### Extrait fourni
* * * * * * *

Avant, il faut une bonne préparation. Il faut que le système de santé soit outillé avec des plateaux techniques renforcés. Le plateau technique renforcé veut dire 3 choses : Il faut des structures de prise en charge adéquates, des équipements, matériels, produits et médicaments, et du personnel qualifié. Ensuite, il faut savoir que la riposte doit être menée au niveau de 3 fronts : prise en charge correcte des cas, le dépistage des cas suspects et la prévention. Si tout cela est fait, il faut aussi assurer la résilience du système de santé par le maintien du fonctionnement des autres services de santé essentiels non Covid-19 (Pev, santé maternelle et infantile, la lutte contre le paludisme, le diabète, Hta, etc.). Au total, la riposte doit reposer sur une bonne préparation, une surveillance adéquate, un bon système de dépistage et de prise en charge des cas, sans oublier de continuer à faire fonctionner les autres services de santé.

* * * * * * *

### Objectif visé
Veuillez poursuivre l'extrait sur la riposte sanitaire au Covid-19 en reprenant juste après sa dernière phrase. Les données qui suivent proviennent d'une autre source que l'extrait.

### Données brutes
* * * * * * *

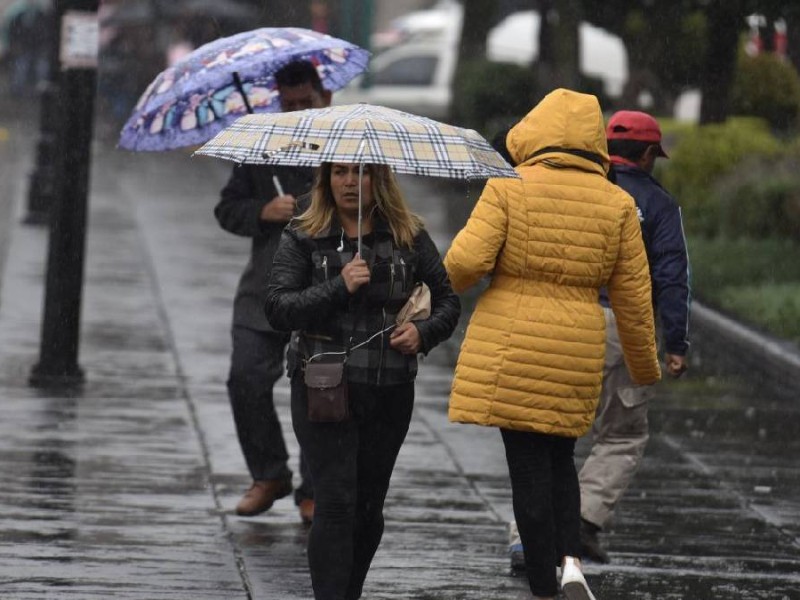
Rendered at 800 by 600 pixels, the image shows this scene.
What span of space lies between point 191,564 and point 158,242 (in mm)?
11508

* * * * * * *

### Résultat produit
Les hôpitaux sont aujourd’hui saturés
Il faut renforcer les capacités d’accueil, et pour cela présentement, à défaut de pouvoir construire des hôpitaux comme l’on fait les Chinois en 10 jours. Il faut de l’imagination, de la créativité pour arriver à augmenter les capacités d’accueil des hôpitaux. Il faut réorganiser certains services chirurgicaux qui ne sont pas nécessaires dans l’immédiat et les réaffecter dans la riposte. D’autres services non urgents devraient simplement être reportés sine die.
L’approche Cte est-elle une stratégie pérenne ?
Oui, parce qu’on ne sait pas quand est-ce cette pandémie se terminera. Il faut apprendre à vivre avec le virus. En tout cas, ce n’est pas demain la fin. Il faut essayer de mettre en place des stratégies pérennes jusqu’au jour où on nous dira que maintenant on est à zéro cas. Actuellement en Europe, certains pays parlent de 4ème vague ou de 5ème vague, alors qu’ici au Sénégal on en est à la 3ème.
Avec ces vaccins, est-ce qu’on peut avoir une immunité contre le Covid-19 ?
Tout à fait. Lorsqu’au sein d’une population on vaccine près de 70% à 80%, on entraîne une immunité collective provoquée. Cela veut dire que les 30% restants seront protégés par les 70% qui sont vaccinés. Il faut inciter la population à se faire vacciner.
Que le ministre de la Justice dise que malgré sa vaccination il est un cas positif ne sape-t-il pas les efforts de l’Etat dans le cadre de la campagne de vaccination ?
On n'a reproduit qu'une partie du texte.